# \ does not work - Language=English, keyboard=German



## mjs7352 (Dec 29, 2008)

*Shortcut \ (backslash) does not work - Language=English, keyboard=German*

Hi,

I use a German keyboard and the Windows Vista German keyboard layout.    

When I set GERMAN as language in LR preferences, then the shortcut for View|Before/After|Before Only is < (less than) and the shortcut works well. 

When I set ENGLISH as language in LR preferences, then the shortcut for View|Before/After|Before Only is \ (backslash) and the shortcut does NOT work (i.e., it does not switch to the before state).     

Analogous the shortcut \ (backslash) for View|Show Filter in Library module does NOT work (i.e., it does not toggle the visibility of the filter bar).    

Please note: For entering a \ (backslash) on the Germany keyboard I have to press AltGr+ß (note: ß is on the same key as ?).    

What I can see: when pressing the AltGr button BEFORE pressing the ß button, the Lightroom buttons Sync... and Reset switch to Auto Sync and Set Default.... Then while still pressing the AltGr key and ADDITIONALLY pressing the ß key (which should result in  entering the \ key), nothing more happens. 

Is this a known bug?   

Is there a workaround for this issue? 

Thanks. 

Best regards, 
Manfred


----------



## Victoria Bampton (Dec 29, 2008)

You can edit a TranslatedStrings file to change the shortcut - it's just caused by the mismatch of languages.

Try this thread here: http://www.lightroomqueen.com/community/showthread.php?t=3451

You can borrow the lines you need from the German version of the translatedstrings.txt file, and copy them to an English version, and then change the shortcut to something else.


----------



## mjs7352 (Dec 29, 2008)

Hi Victoria,

thanks a lot for the quick and great workaround.

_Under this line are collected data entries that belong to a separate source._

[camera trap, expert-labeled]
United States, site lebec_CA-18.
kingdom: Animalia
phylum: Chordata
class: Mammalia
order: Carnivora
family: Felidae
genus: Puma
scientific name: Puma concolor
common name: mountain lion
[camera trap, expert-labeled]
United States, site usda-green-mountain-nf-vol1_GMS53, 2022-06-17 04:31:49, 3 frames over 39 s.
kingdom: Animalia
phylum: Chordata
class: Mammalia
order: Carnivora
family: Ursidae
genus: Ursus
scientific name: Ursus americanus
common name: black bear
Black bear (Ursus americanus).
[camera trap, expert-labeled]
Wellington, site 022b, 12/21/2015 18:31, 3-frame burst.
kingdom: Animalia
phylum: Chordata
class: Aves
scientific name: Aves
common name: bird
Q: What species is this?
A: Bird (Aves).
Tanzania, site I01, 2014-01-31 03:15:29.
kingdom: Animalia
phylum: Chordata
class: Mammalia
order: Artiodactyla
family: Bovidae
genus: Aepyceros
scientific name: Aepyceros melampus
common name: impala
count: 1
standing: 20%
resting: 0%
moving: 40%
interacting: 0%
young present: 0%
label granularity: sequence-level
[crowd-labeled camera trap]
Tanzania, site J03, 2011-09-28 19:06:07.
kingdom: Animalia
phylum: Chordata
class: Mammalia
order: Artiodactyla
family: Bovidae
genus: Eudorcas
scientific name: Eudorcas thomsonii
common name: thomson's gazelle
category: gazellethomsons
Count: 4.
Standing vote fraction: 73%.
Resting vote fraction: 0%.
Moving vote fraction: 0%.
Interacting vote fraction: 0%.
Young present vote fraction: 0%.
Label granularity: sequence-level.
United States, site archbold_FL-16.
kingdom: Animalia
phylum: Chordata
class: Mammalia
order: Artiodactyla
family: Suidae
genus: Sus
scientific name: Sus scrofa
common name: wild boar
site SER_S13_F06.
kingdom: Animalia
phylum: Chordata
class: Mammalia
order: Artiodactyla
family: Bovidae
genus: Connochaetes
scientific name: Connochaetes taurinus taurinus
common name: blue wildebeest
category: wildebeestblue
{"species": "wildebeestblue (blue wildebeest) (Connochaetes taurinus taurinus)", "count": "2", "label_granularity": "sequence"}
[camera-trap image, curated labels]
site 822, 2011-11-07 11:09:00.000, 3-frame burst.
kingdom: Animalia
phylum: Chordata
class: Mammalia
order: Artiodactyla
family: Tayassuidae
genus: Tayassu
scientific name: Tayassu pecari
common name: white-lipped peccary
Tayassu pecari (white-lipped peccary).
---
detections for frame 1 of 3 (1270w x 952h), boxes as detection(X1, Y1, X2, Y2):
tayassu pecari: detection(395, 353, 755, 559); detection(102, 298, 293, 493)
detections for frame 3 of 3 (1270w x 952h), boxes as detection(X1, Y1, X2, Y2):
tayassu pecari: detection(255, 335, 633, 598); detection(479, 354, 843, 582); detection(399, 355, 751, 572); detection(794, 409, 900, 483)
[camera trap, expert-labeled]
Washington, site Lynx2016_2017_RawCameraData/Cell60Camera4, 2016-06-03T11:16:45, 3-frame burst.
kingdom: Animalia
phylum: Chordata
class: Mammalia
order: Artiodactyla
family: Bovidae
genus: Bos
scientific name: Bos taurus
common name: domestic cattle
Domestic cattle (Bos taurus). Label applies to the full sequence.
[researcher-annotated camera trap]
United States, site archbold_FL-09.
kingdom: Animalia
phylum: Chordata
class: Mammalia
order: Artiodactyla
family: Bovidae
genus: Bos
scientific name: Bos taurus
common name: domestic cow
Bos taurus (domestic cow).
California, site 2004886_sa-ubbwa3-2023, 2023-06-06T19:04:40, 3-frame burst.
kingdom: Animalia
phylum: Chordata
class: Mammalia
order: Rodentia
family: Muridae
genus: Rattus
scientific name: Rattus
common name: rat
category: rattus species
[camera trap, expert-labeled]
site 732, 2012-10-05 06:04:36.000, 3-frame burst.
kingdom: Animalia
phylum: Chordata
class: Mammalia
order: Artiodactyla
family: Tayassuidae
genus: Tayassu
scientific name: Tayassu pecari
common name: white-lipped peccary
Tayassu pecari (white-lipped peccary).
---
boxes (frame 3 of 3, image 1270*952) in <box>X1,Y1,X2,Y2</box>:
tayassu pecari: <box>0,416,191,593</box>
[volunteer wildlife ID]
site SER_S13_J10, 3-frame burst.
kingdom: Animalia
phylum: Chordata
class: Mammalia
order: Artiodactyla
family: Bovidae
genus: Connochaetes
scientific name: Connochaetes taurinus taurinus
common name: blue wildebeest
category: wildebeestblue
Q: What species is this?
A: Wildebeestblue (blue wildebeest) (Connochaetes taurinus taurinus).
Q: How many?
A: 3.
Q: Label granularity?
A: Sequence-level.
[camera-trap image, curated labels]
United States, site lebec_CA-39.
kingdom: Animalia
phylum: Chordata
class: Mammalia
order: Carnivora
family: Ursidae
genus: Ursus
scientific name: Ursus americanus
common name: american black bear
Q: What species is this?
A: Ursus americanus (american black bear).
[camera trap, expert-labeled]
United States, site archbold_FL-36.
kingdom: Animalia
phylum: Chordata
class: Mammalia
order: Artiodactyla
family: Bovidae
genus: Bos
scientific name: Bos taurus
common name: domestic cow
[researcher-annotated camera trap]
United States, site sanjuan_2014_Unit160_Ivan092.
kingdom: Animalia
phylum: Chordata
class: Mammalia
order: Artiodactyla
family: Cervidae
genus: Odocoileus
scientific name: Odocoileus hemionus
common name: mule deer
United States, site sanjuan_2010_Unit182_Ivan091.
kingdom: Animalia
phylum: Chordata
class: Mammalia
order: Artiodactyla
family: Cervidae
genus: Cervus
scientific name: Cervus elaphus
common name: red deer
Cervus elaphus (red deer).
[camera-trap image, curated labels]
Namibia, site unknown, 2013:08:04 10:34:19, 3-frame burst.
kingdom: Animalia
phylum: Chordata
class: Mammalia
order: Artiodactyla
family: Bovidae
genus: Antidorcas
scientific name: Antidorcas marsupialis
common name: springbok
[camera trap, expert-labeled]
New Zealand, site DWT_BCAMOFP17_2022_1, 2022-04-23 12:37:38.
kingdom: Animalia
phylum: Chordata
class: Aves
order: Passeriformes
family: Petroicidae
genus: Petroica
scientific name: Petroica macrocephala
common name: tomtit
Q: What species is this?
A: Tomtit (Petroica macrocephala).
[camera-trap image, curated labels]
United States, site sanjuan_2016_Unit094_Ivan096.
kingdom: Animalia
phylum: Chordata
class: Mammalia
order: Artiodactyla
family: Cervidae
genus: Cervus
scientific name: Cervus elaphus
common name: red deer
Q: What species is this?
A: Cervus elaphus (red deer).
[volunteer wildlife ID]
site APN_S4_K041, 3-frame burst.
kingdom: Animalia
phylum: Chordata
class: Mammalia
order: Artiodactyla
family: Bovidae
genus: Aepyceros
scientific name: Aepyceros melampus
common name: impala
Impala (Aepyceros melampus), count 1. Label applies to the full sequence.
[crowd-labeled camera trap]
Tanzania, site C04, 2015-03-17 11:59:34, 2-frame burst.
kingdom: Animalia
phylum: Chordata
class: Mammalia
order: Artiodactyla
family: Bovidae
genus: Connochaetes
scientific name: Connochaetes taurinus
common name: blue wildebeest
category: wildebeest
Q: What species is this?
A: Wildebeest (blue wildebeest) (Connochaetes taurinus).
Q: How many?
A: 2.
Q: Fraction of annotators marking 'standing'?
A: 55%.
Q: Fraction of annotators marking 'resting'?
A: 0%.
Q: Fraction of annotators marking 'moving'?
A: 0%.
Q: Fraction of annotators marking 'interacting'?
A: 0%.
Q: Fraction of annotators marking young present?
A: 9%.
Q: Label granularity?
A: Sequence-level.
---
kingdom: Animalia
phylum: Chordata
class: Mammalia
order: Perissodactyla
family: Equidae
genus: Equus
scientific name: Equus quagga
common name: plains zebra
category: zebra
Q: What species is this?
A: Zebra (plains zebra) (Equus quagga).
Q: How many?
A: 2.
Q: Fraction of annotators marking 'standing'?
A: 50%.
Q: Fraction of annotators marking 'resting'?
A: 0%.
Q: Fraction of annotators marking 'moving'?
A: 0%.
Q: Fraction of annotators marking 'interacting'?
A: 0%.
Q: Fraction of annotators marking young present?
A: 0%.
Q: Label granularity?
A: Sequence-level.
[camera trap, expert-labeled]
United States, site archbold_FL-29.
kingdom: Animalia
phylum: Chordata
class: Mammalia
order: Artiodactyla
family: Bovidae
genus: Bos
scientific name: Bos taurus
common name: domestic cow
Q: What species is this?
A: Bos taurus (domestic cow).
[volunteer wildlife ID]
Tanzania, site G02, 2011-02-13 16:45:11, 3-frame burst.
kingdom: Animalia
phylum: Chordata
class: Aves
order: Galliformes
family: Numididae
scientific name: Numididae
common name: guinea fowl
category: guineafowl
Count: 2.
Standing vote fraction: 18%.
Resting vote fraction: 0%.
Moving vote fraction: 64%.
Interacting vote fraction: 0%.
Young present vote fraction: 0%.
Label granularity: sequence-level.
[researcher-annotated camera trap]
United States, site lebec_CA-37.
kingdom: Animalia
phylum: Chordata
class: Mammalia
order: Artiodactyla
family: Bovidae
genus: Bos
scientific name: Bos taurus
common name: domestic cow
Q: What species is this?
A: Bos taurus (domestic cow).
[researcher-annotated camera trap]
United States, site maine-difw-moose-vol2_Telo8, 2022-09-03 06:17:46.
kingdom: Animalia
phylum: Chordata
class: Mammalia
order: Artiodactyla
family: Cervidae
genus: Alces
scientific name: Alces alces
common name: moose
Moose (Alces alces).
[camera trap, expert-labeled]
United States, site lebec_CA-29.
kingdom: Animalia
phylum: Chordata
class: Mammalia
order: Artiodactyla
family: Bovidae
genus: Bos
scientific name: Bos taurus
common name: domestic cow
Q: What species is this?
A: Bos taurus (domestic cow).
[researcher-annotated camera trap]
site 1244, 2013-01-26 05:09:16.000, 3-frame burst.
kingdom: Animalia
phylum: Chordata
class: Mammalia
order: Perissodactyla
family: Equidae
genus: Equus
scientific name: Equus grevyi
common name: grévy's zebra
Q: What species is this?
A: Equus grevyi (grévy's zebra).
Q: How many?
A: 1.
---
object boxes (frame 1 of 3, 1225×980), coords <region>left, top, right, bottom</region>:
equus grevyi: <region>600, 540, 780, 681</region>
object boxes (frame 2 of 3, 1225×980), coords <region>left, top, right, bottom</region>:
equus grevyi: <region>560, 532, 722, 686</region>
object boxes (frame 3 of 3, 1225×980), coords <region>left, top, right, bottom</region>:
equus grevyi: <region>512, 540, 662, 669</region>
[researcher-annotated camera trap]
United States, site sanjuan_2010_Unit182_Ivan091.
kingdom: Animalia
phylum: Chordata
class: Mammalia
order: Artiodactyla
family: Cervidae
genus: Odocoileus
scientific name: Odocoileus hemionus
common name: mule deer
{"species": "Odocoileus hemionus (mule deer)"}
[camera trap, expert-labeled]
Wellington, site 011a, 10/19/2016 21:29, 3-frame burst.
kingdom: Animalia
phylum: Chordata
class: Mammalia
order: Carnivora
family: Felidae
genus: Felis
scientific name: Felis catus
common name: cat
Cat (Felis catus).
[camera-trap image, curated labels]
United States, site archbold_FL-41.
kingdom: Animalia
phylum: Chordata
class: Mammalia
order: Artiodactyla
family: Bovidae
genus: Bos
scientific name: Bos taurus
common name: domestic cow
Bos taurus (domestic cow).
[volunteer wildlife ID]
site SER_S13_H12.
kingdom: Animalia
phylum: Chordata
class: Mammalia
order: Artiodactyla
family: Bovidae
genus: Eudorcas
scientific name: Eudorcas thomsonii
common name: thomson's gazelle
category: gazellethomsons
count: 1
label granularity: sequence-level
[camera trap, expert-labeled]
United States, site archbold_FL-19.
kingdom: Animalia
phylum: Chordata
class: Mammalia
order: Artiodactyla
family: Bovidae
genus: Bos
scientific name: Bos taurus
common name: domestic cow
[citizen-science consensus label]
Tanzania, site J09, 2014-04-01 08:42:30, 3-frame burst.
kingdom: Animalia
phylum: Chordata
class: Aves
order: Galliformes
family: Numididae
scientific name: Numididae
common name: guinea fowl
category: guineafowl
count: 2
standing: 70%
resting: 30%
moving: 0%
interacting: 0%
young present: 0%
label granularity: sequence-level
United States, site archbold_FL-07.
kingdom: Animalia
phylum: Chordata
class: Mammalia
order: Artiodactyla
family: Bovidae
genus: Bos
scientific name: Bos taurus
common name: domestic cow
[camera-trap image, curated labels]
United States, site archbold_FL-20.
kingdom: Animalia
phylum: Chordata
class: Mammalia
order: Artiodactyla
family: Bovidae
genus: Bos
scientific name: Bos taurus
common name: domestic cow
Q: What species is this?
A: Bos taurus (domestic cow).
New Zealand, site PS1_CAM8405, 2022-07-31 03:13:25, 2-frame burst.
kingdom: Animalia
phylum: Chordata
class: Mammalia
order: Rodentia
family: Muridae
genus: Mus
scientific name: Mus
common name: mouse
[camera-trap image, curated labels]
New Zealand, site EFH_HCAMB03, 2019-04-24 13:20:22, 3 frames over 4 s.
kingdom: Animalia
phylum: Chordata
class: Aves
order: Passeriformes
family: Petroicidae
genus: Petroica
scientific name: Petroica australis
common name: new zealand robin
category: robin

One small hint for Windows Vista. I entered these lines in a text editor
   "$$$/AgDevelop/Menu/View/BeforeAfter/Before/Key=<"
   "$$$/AgLibrary/Menu/View/ShowFilterBar/Key=Shift+<"
and saved the file to 
   C:\Program Files\Adobe\Adobe Photoshop Lightroom 2\Resources\en\TranslatedStrings.txt

Then the overridden shortcuts did NOT work as expected. Reason was: Windows Vista stored the file in its "virtual store" at
   C:\Users\<user>\AppData\Local\VirtualStore\Program Files\Adobe\Adobe Photoshop Lightroom 2\Resources\en\TranslatedStrings.txt

After I moved the file manually from the "virtual store" to the original folder, all worked fine.

Best regards,

Manfred

BTW: I like your FAQ book and lightroomqueen.com/community very much. Thanks for the great work.


----------



## Victoria Bampton (Dec 30, 2008)

Great hint, thank you Manfred!


----------



## Victoria Bampton (Dec 30, 2008)

I've updated the original T&T too.


----------